→ **Activity**: The lines to copy are those in the listing that hold the word "moving".

──────── Material for this exercise ────────

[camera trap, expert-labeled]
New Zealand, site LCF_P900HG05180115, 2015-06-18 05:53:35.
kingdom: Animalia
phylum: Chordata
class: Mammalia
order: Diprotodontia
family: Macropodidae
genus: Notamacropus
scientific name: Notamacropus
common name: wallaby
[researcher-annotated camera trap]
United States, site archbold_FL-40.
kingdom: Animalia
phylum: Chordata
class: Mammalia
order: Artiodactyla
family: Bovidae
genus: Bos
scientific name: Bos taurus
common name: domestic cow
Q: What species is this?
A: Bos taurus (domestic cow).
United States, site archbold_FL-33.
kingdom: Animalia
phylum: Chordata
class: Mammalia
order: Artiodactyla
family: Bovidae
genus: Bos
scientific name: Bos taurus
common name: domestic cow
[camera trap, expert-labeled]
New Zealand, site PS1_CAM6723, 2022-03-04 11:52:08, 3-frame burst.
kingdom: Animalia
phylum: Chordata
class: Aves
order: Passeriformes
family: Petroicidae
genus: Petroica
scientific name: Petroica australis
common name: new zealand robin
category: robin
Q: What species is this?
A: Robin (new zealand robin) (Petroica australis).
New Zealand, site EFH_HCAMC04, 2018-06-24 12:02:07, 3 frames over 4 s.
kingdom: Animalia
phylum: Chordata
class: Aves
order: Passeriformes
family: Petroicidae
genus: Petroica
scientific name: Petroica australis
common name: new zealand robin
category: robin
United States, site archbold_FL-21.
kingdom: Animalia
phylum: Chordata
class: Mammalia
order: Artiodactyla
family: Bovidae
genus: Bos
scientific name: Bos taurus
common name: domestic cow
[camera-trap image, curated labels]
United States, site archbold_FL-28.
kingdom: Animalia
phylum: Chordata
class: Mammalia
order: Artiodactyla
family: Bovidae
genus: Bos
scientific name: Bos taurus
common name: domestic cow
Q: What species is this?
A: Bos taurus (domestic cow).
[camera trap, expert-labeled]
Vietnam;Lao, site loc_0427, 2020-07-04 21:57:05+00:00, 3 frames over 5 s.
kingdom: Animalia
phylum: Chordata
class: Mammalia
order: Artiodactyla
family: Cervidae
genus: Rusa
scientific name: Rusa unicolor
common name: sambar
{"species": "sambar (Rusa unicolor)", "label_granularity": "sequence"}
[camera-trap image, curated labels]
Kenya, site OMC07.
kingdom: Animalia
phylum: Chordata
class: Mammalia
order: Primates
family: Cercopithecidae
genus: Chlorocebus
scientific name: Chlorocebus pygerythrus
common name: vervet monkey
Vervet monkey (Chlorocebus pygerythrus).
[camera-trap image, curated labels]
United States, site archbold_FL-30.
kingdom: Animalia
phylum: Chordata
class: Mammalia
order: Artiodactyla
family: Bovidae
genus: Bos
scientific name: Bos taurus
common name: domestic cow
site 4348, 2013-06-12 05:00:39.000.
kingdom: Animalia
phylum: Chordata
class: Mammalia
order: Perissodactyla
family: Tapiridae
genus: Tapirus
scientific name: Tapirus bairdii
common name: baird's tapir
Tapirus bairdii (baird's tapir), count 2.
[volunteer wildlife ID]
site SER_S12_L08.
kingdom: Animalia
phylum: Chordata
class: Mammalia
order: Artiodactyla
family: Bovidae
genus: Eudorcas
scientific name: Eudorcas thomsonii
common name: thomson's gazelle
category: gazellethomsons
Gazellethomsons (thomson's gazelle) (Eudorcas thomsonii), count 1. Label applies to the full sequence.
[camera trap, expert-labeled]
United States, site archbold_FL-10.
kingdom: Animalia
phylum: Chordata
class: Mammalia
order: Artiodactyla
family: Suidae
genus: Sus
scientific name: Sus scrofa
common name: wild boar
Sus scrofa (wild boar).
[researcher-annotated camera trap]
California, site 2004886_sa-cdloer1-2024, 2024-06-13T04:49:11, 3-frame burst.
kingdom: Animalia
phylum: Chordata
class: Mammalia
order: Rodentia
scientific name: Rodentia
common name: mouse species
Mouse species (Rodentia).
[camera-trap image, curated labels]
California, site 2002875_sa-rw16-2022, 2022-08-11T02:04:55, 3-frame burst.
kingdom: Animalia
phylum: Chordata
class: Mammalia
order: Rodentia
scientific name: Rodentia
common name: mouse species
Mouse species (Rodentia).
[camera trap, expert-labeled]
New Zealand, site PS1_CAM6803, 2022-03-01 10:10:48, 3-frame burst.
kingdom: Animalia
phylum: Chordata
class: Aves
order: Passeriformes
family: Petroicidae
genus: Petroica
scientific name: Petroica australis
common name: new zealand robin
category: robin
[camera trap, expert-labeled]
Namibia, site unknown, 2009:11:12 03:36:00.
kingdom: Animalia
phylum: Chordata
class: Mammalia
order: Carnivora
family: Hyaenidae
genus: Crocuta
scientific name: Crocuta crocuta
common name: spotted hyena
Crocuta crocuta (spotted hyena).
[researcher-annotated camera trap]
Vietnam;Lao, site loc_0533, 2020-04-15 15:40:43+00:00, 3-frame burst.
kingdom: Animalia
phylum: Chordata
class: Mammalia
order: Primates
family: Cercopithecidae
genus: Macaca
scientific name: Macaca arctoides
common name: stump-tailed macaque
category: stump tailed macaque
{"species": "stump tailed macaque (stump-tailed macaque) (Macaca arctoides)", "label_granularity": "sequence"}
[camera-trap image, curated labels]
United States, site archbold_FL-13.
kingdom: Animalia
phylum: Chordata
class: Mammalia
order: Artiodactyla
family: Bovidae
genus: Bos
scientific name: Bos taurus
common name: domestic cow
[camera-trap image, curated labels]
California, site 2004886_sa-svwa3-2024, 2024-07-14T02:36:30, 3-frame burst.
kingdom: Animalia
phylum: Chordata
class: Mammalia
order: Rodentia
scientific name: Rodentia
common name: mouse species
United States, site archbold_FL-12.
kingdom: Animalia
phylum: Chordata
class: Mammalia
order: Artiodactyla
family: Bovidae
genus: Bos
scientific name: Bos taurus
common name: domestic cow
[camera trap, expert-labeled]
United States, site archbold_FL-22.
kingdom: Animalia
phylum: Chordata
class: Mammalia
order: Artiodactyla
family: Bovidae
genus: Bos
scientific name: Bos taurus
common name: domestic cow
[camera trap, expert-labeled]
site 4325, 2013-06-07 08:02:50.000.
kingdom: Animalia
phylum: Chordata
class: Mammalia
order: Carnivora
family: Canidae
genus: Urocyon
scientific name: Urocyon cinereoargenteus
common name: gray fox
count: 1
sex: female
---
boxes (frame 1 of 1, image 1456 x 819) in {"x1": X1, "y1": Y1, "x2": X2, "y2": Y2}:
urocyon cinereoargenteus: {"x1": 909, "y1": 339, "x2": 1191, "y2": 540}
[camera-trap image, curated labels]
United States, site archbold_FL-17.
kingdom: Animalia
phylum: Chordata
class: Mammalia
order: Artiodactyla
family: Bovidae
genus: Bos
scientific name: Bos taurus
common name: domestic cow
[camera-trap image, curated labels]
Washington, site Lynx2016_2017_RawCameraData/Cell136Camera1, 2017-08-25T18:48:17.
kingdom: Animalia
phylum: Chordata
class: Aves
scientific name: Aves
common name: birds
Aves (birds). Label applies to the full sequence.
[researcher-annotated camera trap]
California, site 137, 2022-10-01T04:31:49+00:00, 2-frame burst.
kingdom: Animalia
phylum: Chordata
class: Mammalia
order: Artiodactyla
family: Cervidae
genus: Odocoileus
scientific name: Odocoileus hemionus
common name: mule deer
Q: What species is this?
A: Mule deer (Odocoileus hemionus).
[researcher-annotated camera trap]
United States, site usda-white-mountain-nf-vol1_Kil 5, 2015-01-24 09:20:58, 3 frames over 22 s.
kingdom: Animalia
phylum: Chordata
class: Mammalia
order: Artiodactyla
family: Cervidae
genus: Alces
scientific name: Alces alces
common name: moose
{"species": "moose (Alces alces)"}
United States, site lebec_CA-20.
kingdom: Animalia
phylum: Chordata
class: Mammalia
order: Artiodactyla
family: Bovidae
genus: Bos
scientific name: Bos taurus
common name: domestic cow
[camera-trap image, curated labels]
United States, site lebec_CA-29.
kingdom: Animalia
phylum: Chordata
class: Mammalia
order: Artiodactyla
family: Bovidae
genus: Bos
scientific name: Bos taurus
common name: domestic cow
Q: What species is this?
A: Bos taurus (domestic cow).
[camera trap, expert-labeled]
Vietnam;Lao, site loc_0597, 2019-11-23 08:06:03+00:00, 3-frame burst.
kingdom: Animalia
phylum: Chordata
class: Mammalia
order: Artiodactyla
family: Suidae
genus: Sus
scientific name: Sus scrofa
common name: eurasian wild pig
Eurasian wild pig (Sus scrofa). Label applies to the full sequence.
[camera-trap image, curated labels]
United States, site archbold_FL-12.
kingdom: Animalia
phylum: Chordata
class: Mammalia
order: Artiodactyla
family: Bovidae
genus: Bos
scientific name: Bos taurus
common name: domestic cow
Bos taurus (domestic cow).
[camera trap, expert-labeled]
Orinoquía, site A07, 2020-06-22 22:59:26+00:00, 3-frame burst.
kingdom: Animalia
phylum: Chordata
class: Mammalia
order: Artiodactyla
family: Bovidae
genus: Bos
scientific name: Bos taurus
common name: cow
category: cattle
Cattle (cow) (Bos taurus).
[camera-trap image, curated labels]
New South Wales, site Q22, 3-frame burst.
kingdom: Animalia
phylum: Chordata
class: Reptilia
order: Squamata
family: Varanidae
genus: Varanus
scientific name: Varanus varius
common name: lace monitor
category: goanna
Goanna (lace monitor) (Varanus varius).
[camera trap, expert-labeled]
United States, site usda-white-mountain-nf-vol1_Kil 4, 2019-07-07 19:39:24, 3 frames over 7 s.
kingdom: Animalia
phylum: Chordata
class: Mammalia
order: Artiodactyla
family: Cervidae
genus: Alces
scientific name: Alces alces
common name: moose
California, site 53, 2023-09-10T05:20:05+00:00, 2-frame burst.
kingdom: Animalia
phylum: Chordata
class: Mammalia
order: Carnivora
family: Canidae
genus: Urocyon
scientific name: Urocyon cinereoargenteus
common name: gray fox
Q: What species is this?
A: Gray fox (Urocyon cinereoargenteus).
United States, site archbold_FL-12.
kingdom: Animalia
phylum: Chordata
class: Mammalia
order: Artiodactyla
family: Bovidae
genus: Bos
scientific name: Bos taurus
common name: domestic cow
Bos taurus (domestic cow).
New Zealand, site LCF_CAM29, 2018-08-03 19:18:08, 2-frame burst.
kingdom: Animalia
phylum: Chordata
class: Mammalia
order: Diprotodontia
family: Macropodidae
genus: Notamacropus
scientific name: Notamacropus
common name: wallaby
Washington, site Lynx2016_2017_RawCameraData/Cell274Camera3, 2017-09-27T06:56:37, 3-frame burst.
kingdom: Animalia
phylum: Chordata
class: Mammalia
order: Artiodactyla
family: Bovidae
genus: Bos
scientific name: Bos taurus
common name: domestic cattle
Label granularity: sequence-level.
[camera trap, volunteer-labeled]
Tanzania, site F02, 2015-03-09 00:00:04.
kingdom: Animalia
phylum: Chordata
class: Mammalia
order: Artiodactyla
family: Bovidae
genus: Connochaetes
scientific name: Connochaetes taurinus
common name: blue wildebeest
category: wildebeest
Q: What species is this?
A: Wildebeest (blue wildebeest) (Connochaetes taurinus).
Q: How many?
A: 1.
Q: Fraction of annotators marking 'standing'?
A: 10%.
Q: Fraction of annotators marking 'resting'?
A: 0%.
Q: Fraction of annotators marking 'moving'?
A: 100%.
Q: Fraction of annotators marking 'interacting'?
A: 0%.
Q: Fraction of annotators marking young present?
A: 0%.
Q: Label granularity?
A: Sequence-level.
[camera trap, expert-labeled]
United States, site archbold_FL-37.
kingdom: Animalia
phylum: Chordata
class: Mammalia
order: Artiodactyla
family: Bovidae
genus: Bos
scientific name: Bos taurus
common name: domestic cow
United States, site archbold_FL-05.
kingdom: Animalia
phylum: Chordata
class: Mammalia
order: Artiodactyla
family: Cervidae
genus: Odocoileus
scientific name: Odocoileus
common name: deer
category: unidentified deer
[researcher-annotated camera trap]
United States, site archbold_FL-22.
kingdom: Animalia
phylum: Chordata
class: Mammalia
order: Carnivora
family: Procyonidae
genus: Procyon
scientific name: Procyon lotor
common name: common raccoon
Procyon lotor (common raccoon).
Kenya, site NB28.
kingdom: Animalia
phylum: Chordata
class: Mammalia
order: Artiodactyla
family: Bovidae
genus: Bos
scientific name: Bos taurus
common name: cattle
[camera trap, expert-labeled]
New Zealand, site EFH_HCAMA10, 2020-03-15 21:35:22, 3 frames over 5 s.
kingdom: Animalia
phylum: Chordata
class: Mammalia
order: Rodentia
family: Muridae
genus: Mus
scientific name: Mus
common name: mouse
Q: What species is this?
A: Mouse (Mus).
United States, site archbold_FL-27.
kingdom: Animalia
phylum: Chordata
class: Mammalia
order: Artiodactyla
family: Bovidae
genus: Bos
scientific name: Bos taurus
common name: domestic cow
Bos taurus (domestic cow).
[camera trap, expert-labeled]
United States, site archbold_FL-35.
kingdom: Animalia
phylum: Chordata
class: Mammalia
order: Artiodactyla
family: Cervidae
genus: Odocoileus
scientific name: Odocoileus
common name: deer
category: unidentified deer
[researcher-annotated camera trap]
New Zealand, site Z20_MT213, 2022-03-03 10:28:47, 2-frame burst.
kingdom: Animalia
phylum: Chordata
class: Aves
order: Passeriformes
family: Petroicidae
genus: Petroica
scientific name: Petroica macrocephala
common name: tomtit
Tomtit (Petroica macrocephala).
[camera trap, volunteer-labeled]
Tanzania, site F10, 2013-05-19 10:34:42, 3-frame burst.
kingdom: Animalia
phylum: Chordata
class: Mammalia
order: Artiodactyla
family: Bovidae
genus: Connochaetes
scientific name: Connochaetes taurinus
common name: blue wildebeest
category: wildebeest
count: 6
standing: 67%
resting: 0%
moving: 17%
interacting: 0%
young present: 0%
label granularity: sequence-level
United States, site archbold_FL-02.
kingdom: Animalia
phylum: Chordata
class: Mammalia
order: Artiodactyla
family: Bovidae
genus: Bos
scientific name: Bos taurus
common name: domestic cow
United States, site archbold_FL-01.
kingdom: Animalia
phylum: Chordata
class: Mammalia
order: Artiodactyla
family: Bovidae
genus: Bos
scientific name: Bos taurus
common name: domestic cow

────────

→ **Task response**:
Q: Fraction of annotators marking 'moving'?
moving: 17%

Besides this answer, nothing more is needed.